TASK TO CARRY OUT: In the mailing list message on building tags below, what kinds of buildings does the first writer say pubs occupy in Belgium?

DOCUMENT EXTRACT:
Adam, Martin,

thanks for your input. It seems that one cannot only rely on what one
sees from the street, or at least not always. Sometimes the name
(church vs cathedral) has to be used to determine the value for
building.
I've seen pubs in all kind of buildings in Belgium, from being located
in terraced houses, over train stations and villas to old manor
houses. I doubt there is really a "pub"-building type here.

I guess there will always be cases were we can debate whether a type is X or Y.

regards

m.



On Tue, Dec 19, 2017 at 9:09 AM, Adam Snape <adam.c.sn...@gmail.com> wrote:
> Hi,
>
> My own view of the building tag is that it notes what the building looks
> like to someone on the ground. If it's a fairly generic building then
> obviously the current use is a fairly good indicator. Something like a
> church or pub though often still retains the characteristics of that type of
> building even when internally converted. As long as it still externally
> looks like a church or pub that is what I tag the building as.
>
> Adam
>
> On 16 Dec 2017 4:35 p.m., "Martin Koppenhoefer" <dieterdre...@gmail.com>
> wrote:
>>
>> sent from a phone
>>
>> > On 16. Dec 2017, at 09:39, Marc Gemis <marc.ge...@gmail.com> wrote:
>> >
>> > The building page on the wiki [1] lists e.g a church, cathedral and
>> > chapel.

INFORMATION PROVIDED:
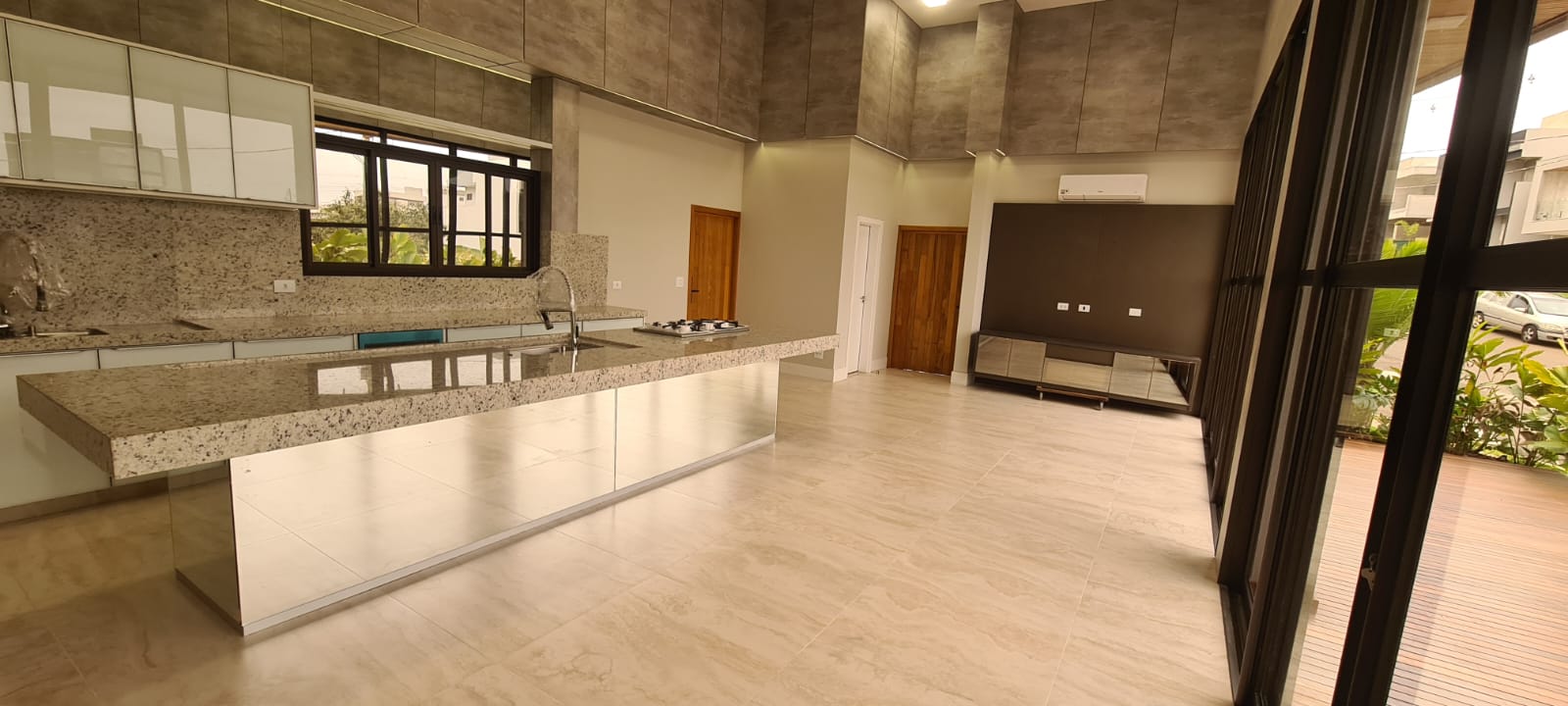 foto do anúncio Construção nova  Pq.Tauá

RESPONSE FOR THIS EXERCISE: Terraced houses, train stations, villas and old manor houses.